» **Given exercise**
Take the line that contains "Which applies to" and every line after it in the material below, and quote them exactly.

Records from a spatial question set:
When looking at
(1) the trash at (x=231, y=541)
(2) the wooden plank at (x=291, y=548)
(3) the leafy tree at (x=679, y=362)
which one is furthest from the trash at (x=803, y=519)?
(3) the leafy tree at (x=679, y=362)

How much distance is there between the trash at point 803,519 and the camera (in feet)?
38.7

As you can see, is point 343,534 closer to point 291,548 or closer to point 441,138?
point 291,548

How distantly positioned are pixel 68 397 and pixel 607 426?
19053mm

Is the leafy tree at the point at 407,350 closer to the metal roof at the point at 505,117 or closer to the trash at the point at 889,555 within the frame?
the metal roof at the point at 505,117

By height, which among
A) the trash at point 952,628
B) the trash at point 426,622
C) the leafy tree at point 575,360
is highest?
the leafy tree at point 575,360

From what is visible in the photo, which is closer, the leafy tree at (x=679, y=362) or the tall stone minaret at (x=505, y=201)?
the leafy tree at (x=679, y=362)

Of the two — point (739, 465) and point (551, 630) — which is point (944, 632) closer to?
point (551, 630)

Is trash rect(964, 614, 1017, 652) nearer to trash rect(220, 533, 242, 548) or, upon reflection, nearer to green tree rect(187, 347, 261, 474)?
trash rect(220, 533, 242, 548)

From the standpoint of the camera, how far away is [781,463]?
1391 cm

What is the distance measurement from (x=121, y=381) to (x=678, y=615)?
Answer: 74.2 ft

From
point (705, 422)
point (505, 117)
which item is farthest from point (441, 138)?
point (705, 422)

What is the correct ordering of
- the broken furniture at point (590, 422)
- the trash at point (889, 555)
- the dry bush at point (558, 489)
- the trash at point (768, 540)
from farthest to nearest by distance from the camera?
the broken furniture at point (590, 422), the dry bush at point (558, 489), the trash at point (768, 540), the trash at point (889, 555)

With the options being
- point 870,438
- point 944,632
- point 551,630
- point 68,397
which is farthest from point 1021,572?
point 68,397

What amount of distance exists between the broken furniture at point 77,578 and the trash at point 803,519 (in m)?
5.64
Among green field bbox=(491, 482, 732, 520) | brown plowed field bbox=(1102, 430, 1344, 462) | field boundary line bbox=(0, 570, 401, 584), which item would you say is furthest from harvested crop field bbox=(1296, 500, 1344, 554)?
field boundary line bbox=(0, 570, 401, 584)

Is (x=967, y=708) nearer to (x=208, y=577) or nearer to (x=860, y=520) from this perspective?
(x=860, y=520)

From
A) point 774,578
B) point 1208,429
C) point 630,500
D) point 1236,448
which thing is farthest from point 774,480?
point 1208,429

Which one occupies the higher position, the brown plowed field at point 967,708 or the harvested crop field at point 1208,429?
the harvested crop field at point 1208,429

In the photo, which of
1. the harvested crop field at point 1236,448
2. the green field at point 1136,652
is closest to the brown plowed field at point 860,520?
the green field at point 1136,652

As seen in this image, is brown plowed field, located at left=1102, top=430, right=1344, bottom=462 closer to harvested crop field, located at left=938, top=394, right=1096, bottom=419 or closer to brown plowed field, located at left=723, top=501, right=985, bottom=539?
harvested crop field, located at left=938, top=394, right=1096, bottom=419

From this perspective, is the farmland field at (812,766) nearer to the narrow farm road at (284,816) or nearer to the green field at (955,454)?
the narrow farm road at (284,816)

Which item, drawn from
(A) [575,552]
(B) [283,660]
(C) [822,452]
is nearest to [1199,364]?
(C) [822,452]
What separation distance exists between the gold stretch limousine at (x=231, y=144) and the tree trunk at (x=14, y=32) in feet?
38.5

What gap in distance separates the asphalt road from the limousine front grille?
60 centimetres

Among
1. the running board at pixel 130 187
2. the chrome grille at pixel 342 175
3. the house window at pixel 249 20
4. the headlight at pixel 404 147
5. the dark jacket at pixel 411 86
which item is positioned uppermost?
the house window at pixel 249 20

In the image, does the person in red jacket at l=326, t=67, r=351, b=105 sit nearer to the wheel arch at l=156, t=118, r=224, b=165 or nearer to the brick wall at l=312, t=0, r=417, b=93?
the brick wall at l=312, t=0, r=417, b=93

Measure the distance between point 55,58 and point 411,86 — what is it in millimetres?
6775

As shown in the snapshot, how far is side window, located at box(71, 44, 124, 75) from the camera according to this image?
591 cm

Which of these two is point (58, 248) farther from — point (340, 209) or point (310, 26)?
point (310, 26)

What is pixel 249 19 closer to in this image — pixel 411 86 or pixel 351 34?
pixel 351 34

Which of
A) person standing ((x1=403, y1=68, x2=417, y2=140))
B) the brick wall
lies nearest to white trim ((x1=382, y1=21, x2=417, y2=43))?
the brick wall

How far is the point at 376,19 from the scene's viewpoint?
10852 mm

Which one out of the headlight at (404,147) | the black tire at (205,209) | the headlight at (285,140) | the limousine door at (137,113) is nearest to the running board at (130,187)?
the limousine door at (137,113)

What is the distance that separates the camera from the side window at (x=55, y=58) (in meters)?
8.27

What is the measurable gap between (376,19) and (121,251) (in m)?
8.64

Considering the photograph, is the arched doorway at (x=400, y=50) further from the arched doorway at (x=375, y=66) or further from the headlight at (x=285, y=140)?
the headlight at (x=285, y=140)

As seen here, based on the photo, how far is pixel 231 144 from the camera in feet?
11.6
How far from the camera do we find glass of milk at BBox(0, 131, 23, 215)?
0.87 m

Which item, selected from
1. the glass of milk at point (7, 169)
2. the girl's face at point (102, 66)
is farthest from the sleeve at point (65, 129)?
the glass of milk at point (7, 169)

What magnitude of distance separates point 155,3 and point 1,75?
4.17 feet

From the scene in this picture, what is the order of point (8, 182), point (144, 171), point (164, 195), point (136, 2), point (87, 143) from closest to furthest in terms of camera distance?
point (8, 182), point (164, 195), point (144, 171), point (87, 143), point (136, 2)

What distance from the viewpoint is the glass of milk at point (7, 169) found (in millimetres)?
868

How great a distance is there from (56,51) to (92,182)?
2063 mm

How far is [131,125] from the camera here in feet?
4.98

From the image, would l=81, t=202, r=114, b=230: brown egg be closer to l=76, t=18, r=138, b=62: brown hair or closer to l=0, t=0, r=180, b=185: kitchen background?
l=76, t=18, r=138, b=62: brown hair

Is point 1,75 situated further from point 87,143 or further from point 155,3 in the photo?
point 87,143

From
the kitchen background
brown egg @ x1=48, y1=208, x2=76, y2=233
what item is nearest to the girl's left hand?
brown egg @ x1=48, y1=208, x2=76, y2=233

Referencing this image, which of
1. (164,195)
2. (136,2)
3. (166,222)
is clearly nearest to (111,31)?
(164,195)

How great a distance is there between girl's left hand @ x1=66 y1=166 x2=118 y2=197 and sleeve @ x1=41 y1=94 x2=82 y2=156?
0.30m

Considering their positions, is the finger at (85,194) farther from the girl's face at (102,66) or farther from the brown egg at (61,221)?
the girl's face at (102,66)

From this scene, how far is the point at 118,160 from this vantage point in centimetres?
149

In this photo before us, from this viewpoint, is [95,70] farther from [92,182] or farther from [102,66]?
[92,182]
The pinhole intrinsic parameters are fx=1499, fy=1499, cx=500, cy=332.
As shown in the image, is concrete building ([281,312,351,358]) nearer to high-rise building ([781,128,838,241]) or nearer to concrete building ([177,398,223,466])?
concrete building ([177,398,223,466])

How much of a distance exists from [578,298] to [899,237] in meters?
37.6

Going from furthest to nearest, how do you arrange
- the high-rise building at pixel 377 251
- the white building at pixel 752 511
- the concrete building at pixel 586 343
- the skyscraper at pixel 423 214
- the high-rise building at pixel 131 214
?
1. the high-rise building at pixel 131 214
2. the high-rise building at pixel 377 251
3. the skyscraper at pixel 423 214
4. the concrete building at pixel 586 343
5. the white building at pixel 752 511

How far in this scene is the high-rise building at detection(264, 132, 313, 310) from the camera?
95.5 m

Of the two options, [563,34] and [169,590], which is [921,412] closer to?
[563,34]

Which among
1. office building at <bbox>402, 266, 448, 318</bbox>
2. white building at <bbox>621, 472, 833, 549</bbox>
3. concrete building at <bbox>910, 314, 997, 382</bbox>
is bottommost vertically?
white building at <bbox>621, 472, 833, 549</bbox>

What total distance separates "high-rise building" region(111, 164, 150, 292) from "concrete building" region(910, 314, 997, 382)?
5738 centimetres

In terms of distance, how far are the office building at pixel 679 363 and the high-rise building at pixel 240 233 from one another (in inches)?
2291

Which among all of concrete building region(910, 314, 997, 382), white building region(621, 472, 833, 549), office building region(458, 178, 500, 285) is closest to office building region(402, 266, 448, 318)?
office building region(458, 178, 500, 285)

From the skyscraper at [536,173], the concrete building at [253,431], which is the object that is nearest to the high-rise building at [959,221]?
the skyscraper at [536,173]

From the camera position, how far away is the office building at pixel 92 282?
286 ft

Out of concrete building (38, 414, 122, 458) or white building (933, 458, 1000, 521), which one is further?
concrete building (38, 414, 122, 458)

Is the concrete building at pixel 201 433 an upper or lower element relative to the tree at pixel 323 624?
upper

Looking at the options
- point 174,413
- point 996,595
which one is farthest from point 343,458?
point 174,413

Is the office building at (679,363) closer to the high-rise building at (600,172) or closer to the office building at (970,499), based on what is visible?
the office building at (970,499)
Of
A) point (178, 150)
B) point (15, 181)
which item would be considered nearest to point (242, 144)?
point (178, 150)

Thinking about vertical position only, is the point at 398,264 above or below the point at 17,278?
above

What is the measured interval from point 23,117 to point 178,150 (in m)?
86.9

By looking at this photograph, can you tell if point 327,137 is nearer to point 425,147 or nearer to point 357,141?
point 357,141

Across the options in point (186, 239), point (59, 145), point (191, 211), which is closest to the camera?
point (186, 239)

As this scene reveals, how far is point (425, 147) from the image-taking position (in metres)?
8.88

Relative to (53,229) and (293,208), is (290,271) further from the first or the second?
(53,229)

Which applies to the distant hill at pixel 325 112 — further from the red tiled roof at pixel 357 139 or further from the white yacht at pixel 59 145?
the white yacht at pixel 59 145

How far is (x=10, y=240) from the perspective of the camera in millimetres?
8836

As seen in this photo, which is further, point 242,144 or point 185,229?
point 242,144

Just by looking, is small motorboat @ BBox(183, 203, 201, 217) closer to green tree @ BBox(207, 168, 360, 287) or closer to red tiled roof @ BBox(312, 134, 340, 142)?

» **Output of the exercise**
Which applies to the distant hill at pixel 325 112 — further from the red tiled roof at pixel 357 139 or further from the white yacht at pixel 59 145?
the white yacht at pixel 59 145

How far is (x=10, y=240) from the perspective of the camera in millimetres?
8836

As seen in this photo, which is further, point 242,144 or point 185,229?
point 242,144

Just by looking, is small motorboat @ BBox(183, 203, 201, 217) closer to green tree @ BBox(207, 168, 360, 287) or closer to red tiled roof @ BBox(312, 134, 340, 142)?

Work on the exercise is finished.